The Old Masters Don't Want to Look at Screens. Really?

Why are our greatest filmmakers afraid to make movies set in the present day? Martin Scorsese, Steven Spielberg, Quentin Tarantino, etc -  a lot of the directors who are household names appear completely disinterested in telling contemporary stories. Paul Thomas Anderson had his first iphone appear in a movie only this year with One Battle After Another. This is perhaps an over-discussed issue in certain film communities as different Film Twitter pundits each posit their own reason for why some of the most respected artists in the medium do not want to make work about the time period we are currently living though. One Reddit user, u/sonar_y_luz, goes as far as to say that it's because we stare at our phones too much and “there is nothing entertaining about watching people do it in a fictional setting.”

One of the most popular beliefs to bandy about on this subject is that these filmmakers just don’t want to have to worry about how many screens are in our daily lives. There’s some truth to this. We spend a disproportionate amount of time these days looking at screens. Modern life is frequently occupied by time spent watching events occurring on our phones, laptops, or tv screens. Perhaps these directors, like u/sonar_y_luz, find looking at screens to be uncinematic and they know that they would have to wrestle with this problem of the screens were they to set a movie in the present day. This is the opinion many express online as a way of explaining their favorite directors’ most recent output. I don’t find that reasoning compelling at all.

That reasoning ignores that the act of “watching” has been one of the most well-explored ideas throughout the history of film. From the confusing use of perspective  in Un Chien Andalou to the replayed home security system recordings in Weapons, people watching each other has never been declared before as inherently uncinematic. I find it hard to believe that many of the most celebrated filmmakers would dismiss our present moment because they’re disinterested in depicting people watching each other, especially when there are some of the most gifted individuals at depicting the act of watching. 

A moment that this conversation always puts me in mind of is a small moment within  Martin Scorsese’s 1990 masterpiece Goodfellas.

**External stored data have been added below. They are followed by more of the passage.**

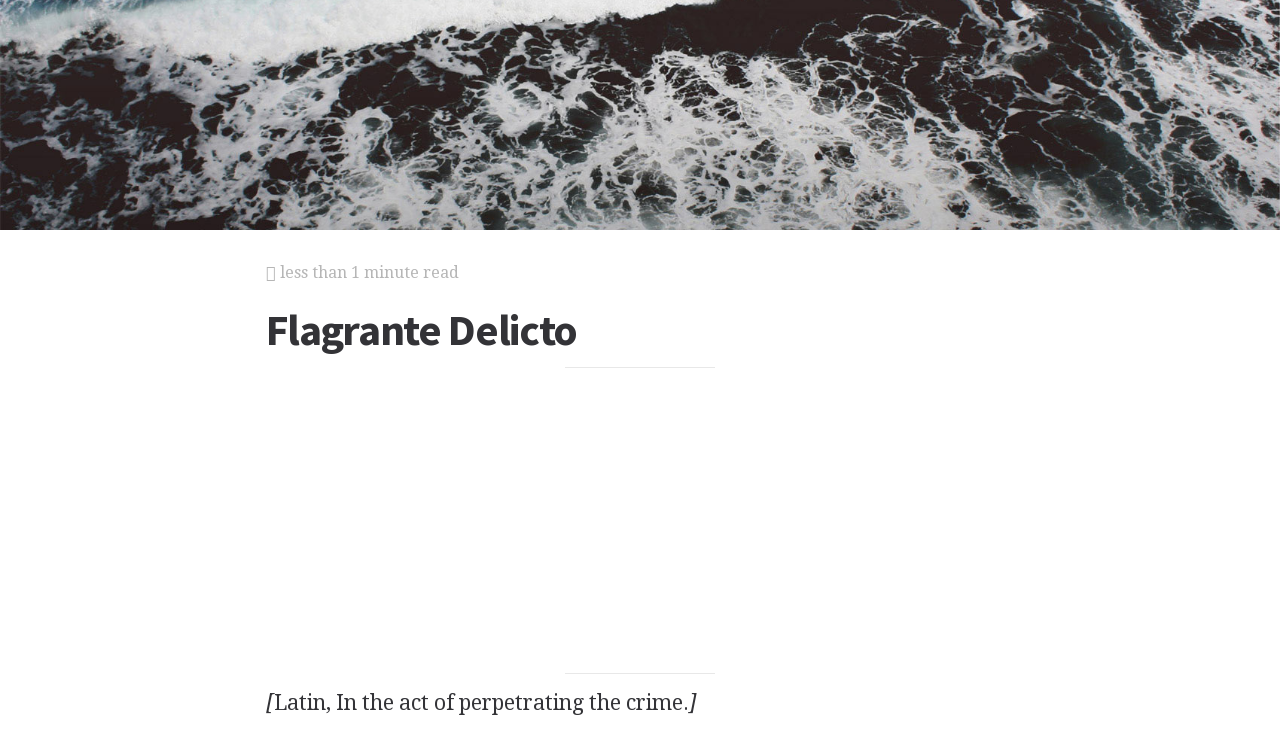

--- FILE ---
content_type: text/html; charset=utf-8
request_url: https://www.google.com/recaptcha/api2/aframe
body_size: 266
content:
<!DOCTYPE HTML><html><head><meta http-equiv="content-type" content="text/html; charset=UTF-8"></head><body><script nonce="Krp2_uf0ZfdpuqEm-XdWnQ">/** Anti-fraud and anti-abuse applications only. See google.com/recaptcha */ try{var clients={'sodar':'https://pagead2.googlesyndication.com/pagead/sodar?'};window.addEventListener("message",function(a){try{if(a.source===window.parent){var b=JSON.parse(a.data);var c=clients[b['id']];if(c){var d=document.createElement('img');d.src=c+b['params']+'&rc='+(localStorage.getItem("rc::a")?sessionStorage.getItem("rc::b"):"");window.document.body.appendChild(d);sessionStorage.setItem("rc::e",parseInt(sessionStorage.getItem("rc::e")||0)+1);localStorage.setItem("rc::h",'1769075196727');}}}catch(b){}});window.parent.postMessage("_grecaptcha_ready", "*");}catch(b){}</script></body></html>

The film, which covers the life of mobster Henry Hill, has many scenes that take place in the iconic club the Cobacabana. One of these scenes has a singer doing a ballad at the club as the camera pans over each of our main characters as we see how they react to the act being performed on stage. In their private reaction to the music, the characters display a level of vulnerability which is not allowed in the rest of their violent and hectic lives. This very short scene captures the significance of being in an audience and the transformative nature of watching. With a scene like that, I do not believe that Martin Scorsese does not want to make a movie in the present day because he is not interested in people being watchers.

Even in their recent output, these “old masters” have shown a deftness at depicting an audience. In Steven Spielberg's loosely auto-biographic The Fablemans, there is a set piece where everyone at Prom watches the film the young Sammy Fableman has made about their senior skip day. Thanks to the film’s incredible editing, the emotional changes experienced by each of the characters who watch the film can be tracked and understood. This scene is essentially a group of high school students watching a “film” that was made about them, therefore making them both audience and character for that film. Given that this is basically what the social media age is, I think it's foolish to say that the reason Spielberg doesn’t want to make a modern movie is that he doesn’t want to comment on people watching each other through screens as he has already demonstrated remarkable skill at depicting that exact topic. 

So, if I don’t think that’s the reason, what do I think the reason is? I’ll posit an alternative -  these filmmakers, as they age, more and more want to make movies about the things they were interested in when they were young. Steven Spielberg's last two movies were a remake of one his favorite films when he was a kid (West Side Story) and a movie about his actual childhood. Martin Scorsese grew up adjacent to Italian American organized crime, so he made a movie about the aging ecosystem of the most infamous gangsters from when he was young (The Irishman). Quentin Tarantino fixates on the New Hollywood era he idolizes, so he makes a movie about Hollywood in the ‘60s (Once Upon a Time…in Hollywood). Paul Thomas Anderson comes of age in the San Fernando Valley of the 1970s, so he makes a movie about coming of age in the San Fernando Valley of the 70s (Licorice Pizza). These filmmakers aren’t allergic to screens, they’ve just become more interested in the time periods they were young in. 

In short, I don’t believe the argument that says that our greatest older filmmakers are not making movies about the present-day because they don’t want to make movies where people watch each other through screens as they believe that the act is inherently cinematic. Their work on the same subject, despite different settings, reveals that they are particularly suited to depict watching. What’s more likely is that they want to make movies about when they were young, and who can blame them. In 50 years young people will probably be complaining that there are too many cell phones in movies.